Арестованный смотрел на Турецкого глазами, в которых читалась только боль. Но была она вызвана раной, раскаянием в содеянном или пониманием того, что его жизнь кончена, «важняк» не знал. Он решил использовать последний козырь. Фээсбэшники могли написать все за него, сфальсифицировать вопросы и следственный эксперимент, но могли же они, черт возьми, упустить какую-то мелочь, о которой мог знать только настоящий убийца.
— Хозяйка квартиры, в которой вы ожидали жертву, маленькая пухленькая брюнетка? — спросил он, памятуя восторги Грязнова в адрес длинноногой блондинки.
«Нет».
— Жертва была в плаще, когда вы в нее стреляли?
«Нет».
— Окна квартиры, за которыми вы наблюдали, на четвертом этаже?
«Да».
— Милиционеров, которые вас спугнули, было трое?
«Нет».
— С ними была престарелая соседка?
«Нет».
— Собака?
«Нет».
— Оскорбленная жена?
«Да».
— Извините, больному пора на перевязку. — Дюжий медбрат заглянул в палату, и Турецкому пришлось уйти.
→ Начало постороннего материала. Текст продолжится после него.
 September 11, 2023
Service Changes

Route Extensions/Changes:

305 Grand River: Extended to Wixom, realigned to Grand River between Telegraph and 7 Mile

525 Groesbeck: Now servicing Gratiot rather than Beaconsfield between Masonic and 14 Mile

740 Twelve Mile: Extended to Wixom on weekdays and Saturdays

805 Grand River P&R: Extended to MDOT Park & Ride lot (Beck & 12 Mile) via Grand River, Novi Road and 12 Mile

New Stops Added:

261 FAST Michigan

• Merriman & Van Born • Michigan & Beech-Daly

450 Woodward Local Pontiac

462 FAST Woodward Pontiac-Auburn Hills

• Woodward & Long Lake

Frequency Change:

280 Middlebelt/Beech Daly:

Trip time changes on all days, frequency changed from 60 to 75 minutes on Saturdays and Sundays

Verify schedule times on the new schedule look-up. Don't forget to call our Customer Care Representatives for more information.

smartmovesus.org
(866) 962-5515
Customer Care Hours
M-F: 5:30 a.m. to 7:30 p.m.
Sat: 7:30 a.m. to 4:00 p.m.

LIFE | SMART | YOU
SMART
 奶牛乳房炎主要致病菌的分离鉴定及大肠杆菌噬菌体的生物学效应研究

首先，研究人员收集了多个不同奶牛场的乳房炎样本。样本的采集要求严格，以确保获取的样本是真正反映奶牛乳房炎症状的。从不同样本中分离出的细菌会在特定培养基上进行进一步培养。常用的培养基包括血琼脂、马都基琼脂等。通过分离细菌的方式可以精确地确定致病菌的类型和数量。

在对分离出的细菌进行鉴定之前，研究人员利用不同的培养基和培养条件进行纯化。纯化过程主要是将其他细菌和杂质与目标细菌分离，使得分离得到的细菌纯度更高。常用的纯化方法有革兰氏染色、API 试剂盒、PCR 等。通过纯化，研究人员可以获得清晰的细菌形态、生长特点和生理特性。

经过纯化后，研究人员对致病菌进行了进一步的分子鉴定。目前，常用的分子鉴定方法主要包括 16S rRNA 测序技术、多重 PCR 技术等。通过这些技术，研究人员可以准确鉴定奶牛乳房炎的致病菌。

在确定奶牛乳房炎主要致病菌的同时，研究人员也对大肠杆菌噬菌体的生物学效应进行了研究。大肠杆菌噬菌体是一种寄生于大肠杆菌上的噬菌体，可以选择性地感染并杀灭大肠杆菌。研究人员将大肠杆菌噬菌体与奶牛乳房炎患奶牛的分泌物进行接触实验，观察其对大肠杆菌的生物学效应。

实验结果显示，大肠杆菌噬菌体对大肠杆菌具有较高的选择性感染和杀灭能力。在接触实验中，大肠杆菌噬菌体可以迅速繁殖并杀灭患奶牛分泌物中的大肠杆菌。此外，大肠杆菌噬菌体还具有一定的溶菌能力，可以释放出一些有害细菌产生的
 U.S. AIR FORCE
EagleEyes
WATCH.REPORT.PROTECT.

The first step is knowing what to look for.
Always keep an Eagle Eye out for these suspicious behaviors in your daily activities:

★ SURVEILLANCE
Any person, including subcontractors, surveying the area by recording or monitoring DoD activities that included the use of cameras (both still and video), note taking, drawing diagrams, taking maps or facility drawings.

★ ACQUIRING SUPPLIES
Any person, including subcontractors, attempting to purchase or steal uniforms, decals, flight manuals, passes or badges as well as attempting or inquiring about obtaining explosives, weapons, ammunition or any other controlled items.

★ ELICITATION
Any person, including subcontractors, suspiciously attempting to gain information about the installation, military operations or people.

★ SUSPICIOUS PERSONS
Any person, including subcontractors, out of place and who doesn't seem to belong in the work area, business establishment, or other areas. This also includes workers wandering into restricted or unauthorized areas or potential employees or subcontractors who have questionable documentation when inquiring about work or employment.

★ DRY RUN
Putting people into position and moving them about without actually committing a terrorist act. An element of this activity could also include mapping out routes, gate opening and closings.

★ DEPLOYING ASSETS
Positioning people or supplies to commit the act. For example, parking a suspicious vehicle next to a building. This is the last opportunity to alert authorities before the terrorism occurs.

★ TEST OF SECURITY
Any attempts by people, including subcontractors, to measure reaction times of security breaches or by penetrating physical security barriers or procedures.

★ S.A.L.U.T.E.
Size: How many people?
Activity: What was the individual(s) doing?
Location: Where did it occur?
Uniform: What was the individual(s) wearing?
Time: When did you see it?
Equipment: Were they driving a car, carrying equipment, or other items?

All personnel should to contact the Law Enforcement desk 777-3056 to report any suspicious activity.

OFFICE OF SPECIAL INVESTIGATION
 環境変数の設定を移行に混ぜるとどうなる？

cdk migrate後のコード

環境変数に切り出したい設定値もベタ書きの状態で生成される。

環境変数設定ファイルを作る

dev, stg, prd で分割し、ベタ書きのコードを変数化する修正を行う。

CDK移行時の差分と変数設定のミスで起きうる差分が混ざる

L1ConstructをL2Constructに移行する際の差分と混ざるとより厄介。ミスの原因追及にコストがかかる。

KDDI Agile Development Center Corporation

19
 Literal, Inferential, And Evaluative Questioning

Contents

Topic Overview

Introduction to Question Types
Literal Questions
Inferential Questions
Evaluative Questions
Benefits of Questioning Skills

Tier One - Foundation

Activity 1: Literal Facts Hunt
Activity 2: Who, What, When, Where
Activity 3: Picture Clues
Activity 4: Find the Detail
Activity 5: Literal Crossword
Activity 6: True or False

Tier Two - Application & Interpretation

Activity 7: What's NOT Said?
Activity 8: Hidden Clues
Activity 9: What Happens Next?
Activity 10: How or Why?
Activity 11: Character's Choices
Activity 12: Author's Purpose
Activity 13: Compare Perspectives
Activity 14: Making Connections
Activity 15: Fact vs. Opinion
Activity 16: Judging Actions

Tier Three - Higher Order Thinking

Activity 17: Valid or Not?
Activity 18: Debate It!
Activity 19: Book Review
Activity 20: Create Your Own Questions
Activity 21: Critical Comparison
Ничего он не добился. Или добился? Отрицательный результат — тоже результат. Турецкий переговорил с врачами.
— Травма, несомненно, старая, у больного началось нагноение и воспаление надкостницы. Операция прошла успешно, через пару недель он полностью восстановится и сможет давать показания как на следствии, так и в суде, — объяснил ему хирург, и при этом чувствовалось, что он свято верит в то, что говорит.
Таким образом, рухнуло последнее предположение Турецкого, что Храпунова накачали информацией на все случаи жизни, но заставили замолчать, чтобы он случайно не сболтнул чего-нибудь лишнего.
Турецкий организовал судебно-биологическую экспертизу — сравнительный тест ДНК, но слюна в квартире вдовы не принадлежала Храпунову. Правда, это никак не могло поколебать позицию фээсбэшников. Ведь был еще и напарник. Тест, проведенный с его останками, Турецкого добил окончательно: ответ был — может, да, а может, и нет. Тесты с пораженной огнем костной тканью вообще очень редко удаются. Вероятность не исключена и даже достаточно высока, но не более того.
На седьмой день невзоровской эпопеи к Турецкому зашел Меркулов. Не позвонил, не пригласил к себе, спустился лично. Турецкий ему пока ничего не докладывал, как раз сегодня и собирался. Он даже не знал, чего ему больше хочется: отвязаться от этого дела вообще или найти-таки прореху и прищучить надутых фээсбэшников. Прореха пока что не нашлась. Значит, нужно продолжать следствие, взять Славку и закатиться к Ожегову на его японский оазис. Половить руками рыбу, выпытать за бутылью виноградной секрет изготовления текилы.
Турецкий приготовился к пространному и душещипательному изложению, но Меркулов прервал его, даже не дав начать:
— Я уже знаю.
— Абсолютно все?
— Абсолютно. Ты все изучил? Все чисто? Никаких натяжек, нестыковок, да? — Меркулов, очевидно, тоже надеялся, что коллеги-конкуренты облажаются, а мудрый Турецкий сможет вывести их на чистую воду.
— Тогда что же произошло?
— Цепь трагических случайностей.
— Хорошо сказано!
— Не иронизируй. Спокойно продолжай следствие. Я доложу Милютину.